### Extrait cité
+++

Le rôle du psychanalyste est donc de se maintenir dans un état psychique réceptif aux rêves interrompus et inrêvés du patient tels qu’ils sont vécus dans le transfert/contre-transfert. « Les rêveries de l’analyste sont au centre du processus analytique puisqu’elles fraient un passage décisif à l’analyste qui participe au rêver des rêves que le patient est incapable de rêver par lui-même ».
Des récits de fragments de séances viennent illustrer le propos dans lesquels l’auteur décrit le processus à l’oeuvre et en montre l’effet thérapeutique sur le patient.
Les travaux de Freud, Winnicott et Bion ne sont jamais bien loin. Thomas Ogden y fait souvent référence.
Dans Ce dont je ne pourrais me passer, il nous fait part des valeurs qui sont au cœur de sa pratique et dans lesquelles chacun pourra se reconnaître et ajouter sa pierre : faire preuve d’humanité ; savoir « affronter l’orage » : sans une lutte avec la vérité la nature de ce qui se produit dans l’analyse prend l’aspect de quelque chose de « comme si » ; rendre des comptes : « le but de l’analyste n’est pas d’appliquer à la lettre un ensemble de préceptes et de règles analytiques , mais d’accompagner analytiquement le patient dans son dilemme d’homme » ; se rêver dans l’être : « la fin d’une expérience analytique se mesure non pas tant au degré de résolution du conflit intrapsychique qu’au degré auquel le patient est devenu capable de rêver son expérience par lui-même » ; penser à haute voix : « le principal moment d’une expérience analytique réussie est celui où l’on parvient à trouver le langage adéquat pour commu-niquer à soi-même et à l’autre quelque chose de ce que l’on est en train de sentir et de penser » ; enfin, ne pas savoir : « l’analyste doit avoir la possibilité de ne pas savoir lui même trop bien. » la non connaissance étant une condition préalable à l’imagination.

+++

### Série de tâches
(a) Dans l'extrait cité, recopiez tout ce qui va de « Des récits de » jusqu'à « fait souvent référence. » en substituant « comptes rendus » à « récits ».
(b) D'après l'extrait cité, pourquoi les rêveries de l'analyste sont-elles au centre du processus analytique ? Répondez en une à trois phrases.
(c) Selon l'extrait cité, à quels auteurs Thomas Ogden fait-il souvent référence ?

### Données fournies
+++

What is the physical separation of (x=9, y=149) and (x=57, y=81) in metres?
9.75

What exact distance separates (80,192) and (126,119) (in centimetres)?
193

+++

### Réponses dans l'ordre
(a)
Des comptes rendus de fragments de séances viennent illustrer le propos dans lesquels l’auteur décrit le processus à l’oeuvre et en montre l’effet thérapeutique sur le patient.
Les travaux de Freud, Winnicott et Bion ne sont jamais bien loin. Thomas Ogden y fait souvent référence.

(b) Les rêveries de l'analyste sont au centre du processus analytique parce qu'elles lui fraient un passage décisif. Ce passage lui permet de participer au rêver des rêves que le patient est incapable de rêver par lui-même.

(c) Freud, Winnicott et Bion.